Sure, you’ve learned a lot of lessons from your last project. You’ll actually define an application statement before you write a single line of code. This time you’ll actually design the whole interface up front. MVC finally makes sense, now that you’ve completely screwed it up once. You’ll be thinking about usability from the get go this time. No off the cuff crap like last time.

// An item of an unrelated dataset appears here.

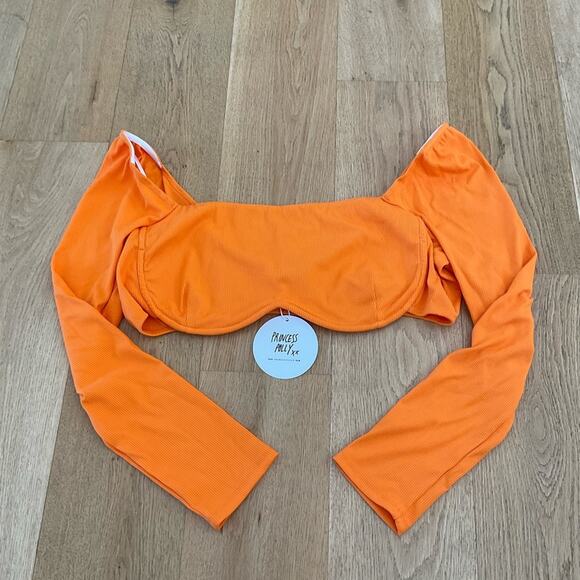Princess Polly Becca Long Sleeve Crop Top in Orange Curve - Picture 2 of 10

Actually Make An Application Definition Statement

Apple has a nice writeup on what an application definition statement is, go read it if you don’t already know. The reason apple has the writeup is because they coined the phrase. If you’ve watched any of their developer videos from WWDC then you’ll be familiar with how much they evangelize good development practices. I particularly like this one, if you keep coming back and looking at it throughout the application’s development it will help to focus you. It’s also nice to refer to when a friend asks what you’re working on. You’ve got a concise description of your application devoid of technical jargon.

Design Doesn’t Come Last

If you’ve got a CS degree or just suck at drawing then your first instinct when starting a new project is to open an IDE. That’s a really great way to end up with a completely useless piece of junk that barely solves your problem. If you want to actually sell your project then you’re going to want to spend some (preferably the majority) time up front mocking up your entire application. I learned this the hard way when I made No Dice, I only did pencil mockups and never actually made a complete mockup using some sort of design software (Photoshop, Keynote, Omnigraffle, the list goes on).

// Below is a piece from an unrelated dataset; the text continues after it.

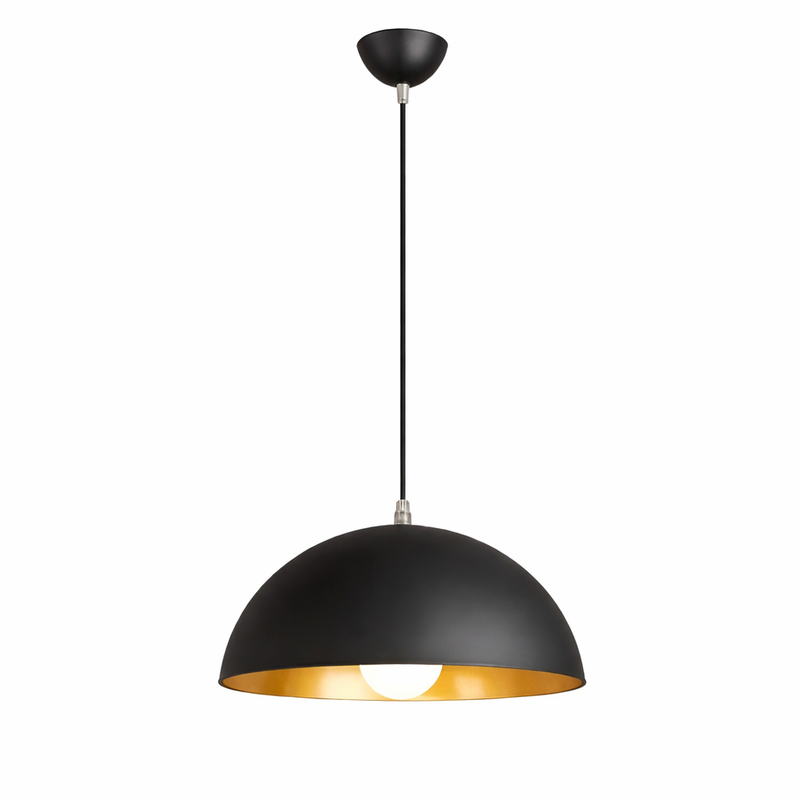 Solaria — Suspension dôme noire en trois diamètres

The reason a complete upfront design is necessary is because once you’re actually writing code it becomes difficult to do any meaningful interface design. You’re much more likely to [UIColor whiteColor] some backgrounds instead of actually making some nice textures. When the coding part of the brain takes over it wants to complete the prototype and make something work. If you don’t already have the graphic elements ready it’s nearly impossible to keep the design pretty and usable.

Model-View-Controller

For the longest time I couldn’t wrap my head around this concept. It took completely coupling data with a view and then needing to save the data to a file to finally realize how important it is. One of the best places to look for good MVC design on the iPhone is Apple’s own code examples, notably The Elements. This periodic table app shows many cases where MVC design can be employed to speed up the application and reduce code bloat.

Your Resolutions

What resolutions have you made after completing your last project? I’d love to hear them because I’m surely forgetting lots of them.